## WHAT THE TASK REQUIRES
Output the following lines again without any change, beginning at the line that contains "Of the two items" and stopping after the final line.

Spatial question entries:
________

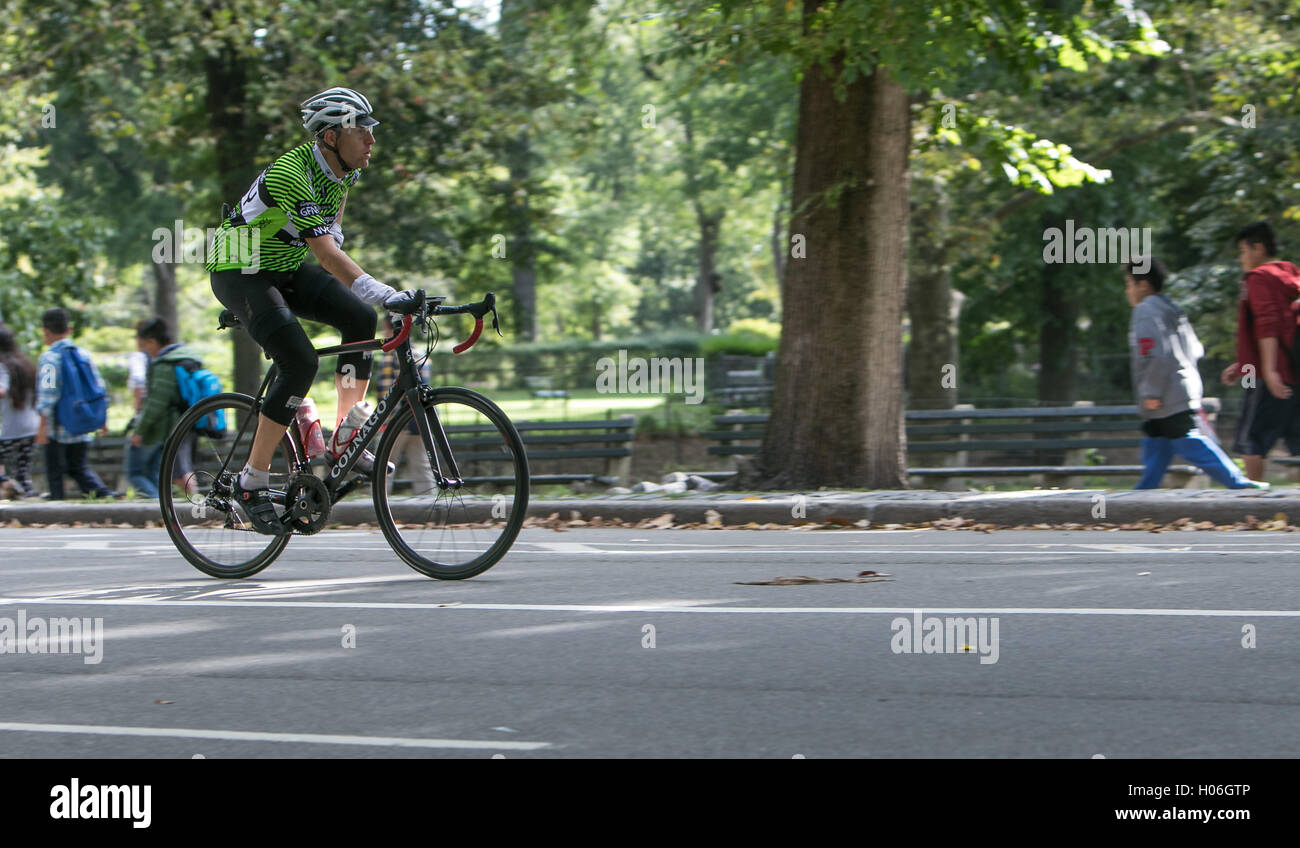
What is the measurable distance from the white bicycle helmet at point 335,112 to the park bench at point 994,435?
9388 mm

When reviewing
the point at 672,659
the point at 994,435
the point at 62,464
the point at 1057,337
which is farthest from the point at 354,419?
the point at 1057,337

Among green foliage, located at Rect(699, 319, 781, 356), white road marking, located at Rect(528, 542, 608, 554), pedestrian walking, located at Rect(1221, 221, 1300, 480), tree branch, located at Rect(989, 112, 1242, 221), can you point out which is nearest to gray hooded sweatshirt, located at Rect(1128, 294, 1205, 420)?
pedestrian walking, located at Rect(1221, 221, 1300, 480)

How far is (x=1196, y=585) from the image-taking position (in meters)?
6.21

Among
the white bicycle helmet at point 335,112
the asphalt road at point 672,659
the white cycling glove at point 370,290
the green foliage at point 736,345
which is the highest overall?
the green foliage at point 736,345

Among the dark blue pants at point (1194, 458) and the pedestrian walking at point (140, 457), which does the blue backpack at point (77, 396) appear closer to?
the pedestrian walking at point (140, 457)

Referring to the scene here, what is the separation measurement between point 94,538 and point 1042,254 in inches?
760

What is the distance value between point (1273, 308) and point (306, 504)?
22.5 ft

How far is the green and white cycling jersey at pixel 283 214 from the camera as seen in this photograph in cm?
619

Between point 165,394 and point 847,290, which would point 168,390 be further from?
point 847,290

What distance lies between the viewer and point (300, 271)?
6492 mm

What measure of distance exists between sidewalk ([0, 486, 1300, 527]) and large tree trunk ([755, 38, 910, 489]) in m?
0.95

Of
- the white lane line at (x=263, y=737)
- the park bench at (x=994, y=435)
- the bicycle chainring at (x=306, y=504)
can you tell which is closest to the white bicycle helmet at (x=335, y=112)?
the bicycle chainring at (x=306, y=504)

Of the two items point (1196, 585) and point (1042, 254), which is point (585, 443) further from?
point (1042, 254)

________

## ANSWER
Of the two items point (1196, 585) and point (1042, 254), which is point (585, 443) further from?
point (1042, 254)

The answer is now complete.